Immediate-Mode Graphical User Interfaces (2005)
By Casey Muratori
Ages ago, in the long-forgotten year 2002, I was working on a viewer utility for Granny 3D. In those days, cross-platform toolkits for any purpose were much less mature, and far less plentiful, than they are today. If you were one of the comparatively few people shipping GUI applications across a wide variety of platforms, you were probably going to have to roll your own UI if you didn’t want to suffer mightily with one of the existing solutions.
So, in the course of developing the viewer utility, I wrote a GUI layer. As I was writing it, I began to realize that “retained” GUI code design has all the same drawbacks that typically cause us to avoid using retained-mode APIs in graphics. I experimented with having the GUI code operate in a more immediate fashion, like an immediate-mode graphics API, and found that everything was simpler, more powerful, and could span the gamut of both 2D and 3D interaction seamlessly.
Excited about the results, I reported on the technique to a private mailing list in the fall of 2002. To describe it, I coined the term “Single-path Immediate Mode Graphical User Interface,” borrowing the “immediate mode” term from graphics programming to illustrate the difference in API design from traditional GUI toolkits. I continued to use the technique for several years, until I finally put up a super rough public video describing the basics in 2005:
What can I say? We didn’t have ubiquitous high-quality video recording and screen capture software back then :)

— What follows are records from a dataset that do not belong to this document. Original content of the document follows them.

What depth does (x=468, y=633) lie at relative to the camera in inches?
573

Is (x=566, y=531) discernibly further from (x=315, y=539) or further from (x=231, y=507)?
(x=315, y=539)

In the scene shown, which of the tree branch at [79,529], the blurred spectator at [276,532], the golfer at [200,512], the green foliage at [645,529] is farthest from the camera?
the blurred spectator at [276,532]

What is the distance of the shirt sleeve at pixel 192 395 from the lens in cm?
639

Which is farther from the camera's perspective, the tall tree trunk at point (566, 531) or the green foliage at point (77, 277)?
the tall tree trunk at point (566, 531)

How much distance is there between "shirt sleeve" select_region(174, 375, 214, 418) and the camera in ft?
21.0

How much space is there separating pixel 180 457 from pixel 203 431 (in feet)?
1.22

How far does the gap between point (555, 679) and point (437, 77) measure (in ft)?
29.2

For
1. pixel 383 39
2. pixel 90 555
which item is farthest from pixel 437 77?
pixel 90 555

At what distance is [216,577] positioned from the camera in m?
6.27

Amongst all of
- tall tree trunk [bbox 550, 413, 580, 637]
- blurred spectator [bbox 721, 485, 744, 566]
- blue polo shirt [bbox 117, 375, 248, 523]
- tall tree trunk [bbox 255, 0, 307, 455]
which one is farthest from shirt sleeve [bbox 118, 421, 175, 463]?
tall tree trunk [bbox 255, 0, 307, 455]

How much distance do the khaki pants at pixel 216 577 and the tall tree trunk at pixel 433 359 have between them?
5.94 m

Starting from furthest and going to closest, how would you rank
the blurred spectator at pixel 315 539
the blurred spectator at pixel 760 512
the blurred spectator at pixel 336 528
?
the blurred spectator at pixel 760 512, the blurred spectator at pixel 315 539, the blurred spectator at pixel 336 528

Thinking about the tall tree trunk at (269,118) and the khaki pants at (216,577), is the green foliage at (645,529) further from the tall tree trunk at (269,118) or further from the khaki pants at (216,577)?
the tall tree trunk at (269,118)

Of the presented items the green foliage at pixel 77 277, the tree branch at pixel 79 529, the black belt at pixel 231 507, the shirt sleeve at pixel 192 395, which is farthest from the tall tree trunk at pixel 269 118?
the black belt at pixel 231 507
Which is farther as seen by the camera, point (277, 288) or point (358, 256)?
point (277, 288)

Anyhow, that was the last time I spoke directly about the technique in detail. Since then, it’s found widespread acceptance across a large number of disciplines including  —  much to my surprise  —  web development.
I’ve also seen lots of people getting into arguments about immediate-mode vs. retained-mode GUI APIs. I think this has something to do with how simple the IMGUI concept is, as it leads people to think they understand it, and then they proceed to get into heated arguments as if they actually know what they’re talking about. I rarely see this problem when I’m talking about anything even mildly complicated, like quaternions.
So this video will probably remain the last thing I have to say about “IMGUI” programming for the forseeable future, except to add the fact that if you’re arguing about it, you probably don’t understand it very well.
There’s really not a lot there to argue about.